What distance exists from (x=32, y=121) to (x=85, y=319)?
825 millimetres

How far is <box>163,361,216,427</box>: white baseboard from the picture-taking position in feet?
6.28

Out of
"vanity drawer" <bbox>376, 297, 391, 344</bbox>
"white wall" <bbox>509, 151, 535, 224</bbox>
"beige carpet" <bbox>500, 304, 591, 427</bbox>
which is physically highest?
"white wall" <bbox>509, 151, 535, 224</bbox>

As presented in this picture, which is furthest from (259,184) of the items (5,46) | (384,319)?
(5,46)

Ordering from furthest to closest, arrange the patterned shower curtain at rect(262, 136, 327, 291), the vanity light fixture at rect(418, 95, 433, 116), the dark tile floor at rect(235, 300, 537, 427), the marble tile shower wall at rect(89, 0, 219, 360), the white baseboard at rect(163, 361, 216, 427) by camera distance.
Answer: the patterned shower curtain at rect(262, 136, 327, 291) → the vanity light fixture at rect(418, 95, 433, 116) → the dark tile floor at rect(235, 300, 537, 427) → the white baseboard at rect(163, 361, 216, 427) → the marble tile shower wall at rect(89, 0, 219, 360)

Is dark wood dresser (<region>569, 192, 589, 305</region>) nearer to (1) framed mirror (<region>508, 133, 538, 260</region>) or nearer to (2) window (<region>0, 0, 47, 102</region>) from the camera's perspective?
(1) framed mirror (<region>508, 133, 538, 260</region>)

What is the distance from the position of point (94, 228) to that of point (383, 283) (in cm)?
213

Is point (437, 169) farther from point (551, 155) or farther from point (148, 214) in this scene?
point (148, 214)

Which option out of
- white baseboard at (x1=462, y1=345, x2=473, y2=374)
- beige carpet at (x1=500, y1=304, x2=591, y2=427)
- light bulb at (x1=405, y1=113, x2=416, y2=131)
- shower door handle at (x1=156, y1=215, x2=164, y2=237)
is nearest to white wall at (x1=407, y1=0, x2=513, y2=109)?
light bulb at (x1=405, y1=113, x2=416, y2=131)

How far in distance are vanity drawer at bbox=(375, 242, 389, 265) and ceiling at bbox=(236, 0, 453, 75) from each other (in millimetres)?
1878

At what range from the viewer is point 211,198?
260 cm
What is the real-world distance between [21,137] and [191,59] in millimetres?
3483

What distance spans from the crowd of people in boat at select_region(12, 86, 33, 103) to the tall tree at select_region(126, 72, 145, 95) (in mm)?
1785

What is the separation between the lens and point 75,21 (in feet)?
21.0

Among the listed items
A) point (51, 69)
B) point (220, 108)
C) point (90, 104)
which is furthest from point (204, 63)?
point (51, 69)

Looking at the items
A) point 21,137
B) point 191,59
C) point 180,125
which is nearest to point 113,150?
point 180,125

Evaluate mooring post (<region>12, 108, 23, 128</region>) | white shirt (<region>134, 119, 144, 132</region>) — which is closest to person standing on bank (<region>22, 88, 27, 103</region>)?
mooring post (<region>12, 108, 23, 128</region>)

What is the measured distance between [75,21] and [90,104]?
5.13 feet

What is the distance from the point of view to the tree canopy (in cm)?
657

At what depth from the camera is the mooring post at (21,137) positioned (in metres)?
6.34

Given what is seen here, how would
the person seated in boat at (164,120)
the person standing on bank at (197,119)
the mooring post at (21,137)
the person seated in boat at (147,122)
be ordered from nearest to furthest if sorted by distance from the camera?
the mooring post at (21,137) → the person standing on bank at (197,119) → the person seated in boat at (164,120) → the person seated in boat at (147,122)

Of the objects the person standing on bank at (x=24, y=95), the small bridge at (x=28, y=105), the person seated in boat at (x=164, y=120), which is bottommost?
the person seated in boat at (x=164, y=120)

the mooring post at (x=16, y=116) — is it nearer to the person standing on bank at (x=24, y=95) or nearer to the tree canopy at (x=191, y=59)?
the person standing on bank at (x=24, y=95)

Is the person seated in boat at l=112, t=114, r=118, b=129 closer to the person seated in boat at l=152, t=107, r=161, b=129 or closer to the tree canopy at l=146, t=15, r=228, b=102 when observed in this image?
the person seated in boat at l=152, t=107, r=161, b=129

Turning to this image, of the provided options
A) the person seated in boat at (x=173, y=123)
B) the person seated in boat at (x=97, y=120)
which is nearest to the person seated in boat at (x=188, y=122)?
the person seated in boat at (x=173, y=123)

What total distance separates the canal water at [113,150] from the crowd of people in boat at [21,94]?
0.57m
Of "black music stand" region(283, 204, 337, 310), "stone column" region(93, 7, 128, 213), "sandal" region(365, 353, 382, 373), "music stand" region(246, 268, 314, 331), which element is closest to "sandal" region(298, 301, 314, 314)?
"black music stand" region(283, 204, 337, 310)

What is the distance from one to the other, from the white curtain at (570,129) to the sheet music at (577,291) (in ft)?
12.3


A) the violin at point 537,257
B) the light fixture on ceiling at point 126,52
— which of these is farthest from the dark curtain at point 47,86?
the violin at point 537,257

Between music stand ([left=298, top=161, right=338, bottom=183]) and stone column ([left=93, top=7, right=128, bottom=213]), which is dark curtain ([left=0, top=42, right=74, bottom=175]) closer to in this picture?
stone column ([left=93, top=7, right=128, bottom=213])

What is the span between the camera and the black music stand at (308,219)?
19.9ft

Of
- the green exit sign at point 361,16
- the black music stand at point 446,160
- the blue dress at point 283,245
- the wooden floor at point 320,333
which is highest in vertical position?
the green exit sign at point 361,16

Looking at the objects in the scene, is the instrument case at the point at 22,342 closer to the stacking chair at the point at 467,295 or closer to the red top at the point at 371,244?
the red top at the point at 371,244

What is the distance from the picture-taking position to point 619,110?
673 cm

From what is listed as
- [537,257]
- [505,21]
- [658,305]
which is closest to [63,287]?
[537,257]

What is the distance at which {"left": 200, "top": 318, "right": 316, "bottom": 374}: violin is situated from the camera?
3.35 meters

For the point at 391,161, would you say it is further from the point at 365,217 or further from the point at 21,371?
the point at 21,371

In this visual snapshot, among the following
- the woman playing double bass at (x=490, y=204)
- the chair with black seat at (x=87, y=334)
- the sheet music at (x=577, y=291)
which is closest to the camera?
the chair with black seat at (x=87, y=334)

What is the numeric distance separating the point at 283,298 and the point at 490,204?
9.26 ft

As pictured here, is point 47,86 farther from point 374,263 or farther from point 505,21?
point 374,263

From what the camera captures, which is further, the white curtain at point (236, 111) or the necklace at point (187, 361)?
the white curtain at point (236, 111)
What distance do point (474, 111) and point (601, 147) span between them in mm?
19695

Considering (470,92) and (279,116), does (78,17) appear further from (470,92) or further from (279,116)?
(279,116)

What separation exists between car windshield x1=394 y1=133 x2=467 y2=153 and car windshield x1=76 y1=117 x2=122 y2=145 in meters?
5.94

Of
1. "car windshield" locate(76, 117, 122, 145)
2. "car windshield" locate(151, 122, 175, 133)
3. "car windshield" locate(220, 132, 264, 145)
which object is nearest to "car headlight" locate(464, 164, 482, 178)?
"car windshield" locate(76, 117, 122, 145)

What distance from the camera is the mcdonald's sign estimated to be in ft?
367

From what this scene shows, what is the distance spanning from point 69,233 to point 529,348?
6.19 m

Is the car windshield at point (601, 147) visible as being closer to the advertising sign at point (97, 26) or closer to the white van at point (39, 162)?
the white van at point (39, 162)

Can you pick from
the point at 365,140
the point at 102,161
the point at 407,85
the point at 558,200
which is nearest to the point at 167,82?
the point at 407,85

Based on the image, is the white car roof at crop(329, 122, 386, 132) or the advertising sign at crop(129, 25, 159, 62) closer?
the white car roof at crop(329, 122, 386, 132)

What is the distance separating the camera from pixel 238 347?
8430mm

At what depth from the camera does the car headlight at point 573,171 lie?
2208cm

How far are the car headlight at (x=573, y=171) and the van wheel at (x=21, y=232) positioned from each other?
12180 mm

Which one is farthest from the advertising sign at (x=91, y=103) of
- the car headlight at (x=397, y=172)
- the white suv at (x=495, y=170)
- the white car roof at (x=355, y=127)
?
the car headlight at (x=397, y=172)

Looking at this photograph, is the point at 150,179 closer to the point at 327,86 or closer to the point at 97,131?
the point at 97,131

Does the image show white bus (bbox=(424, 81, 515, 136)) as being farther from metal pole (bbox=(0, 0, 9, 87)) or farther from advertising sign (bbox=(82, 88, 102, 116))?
....
Exercise requirements: Take the lines above from the one holding "What distance from" to the last and output them exactly.

Result for this task:
What distance from the camera is the mcdonald's sign estimated to be in ft?
367

From what this scene shows, what is the distance spanning from point 69,233 to point 529,348?
6.19 m

Is the car windshield at point (601, 147) visible as being closer to the advertising sign at point (97, 26) or closer to the white van at point (39, 162)?
the white van at point (39, 162)

Can you pick from
the point at 365,140
the point at 102,161
the point at 407,85
the point at 558,200
which is nearest to the point at 167,82?
the point at 407,85

Based on the image, is the white car roof at crop(329, 122, 386, 132) or the advertising sign at crop(129, 25, 159, 62) closer?
the white car roof at crop(329, 122, 386, 132)

What is the distance separating the camera from pixel 238 347?
8430mm

At what depth from the camera does the car headlight at point 573,171 lie?
2208cm

How far are the car headlight at (x=573, y=171) and the van wheel at (x=21, y=232) positioned from each other?
12180 mm

Which one is farthest from the advertising sign at (x=91, y=103) of
- the car headlight at (x=397, y=172)
- the white suv at (x=495, y=170)
- the white car roof at (x=355, y=127)
?
the car headlight at (x=397, y=172)

Looking at this photograph, is the point at 150,179 closer to the point at 327,86 or closer to the point at 97,131?
the point at 97,131

Does the image show white bus (bbox=(424, 81, 515, 136)) as being farther from metal pole (bbox=(0, 0, 9, 87)) or farther from advertising sign (bbox=(82, 88, 102, 116))?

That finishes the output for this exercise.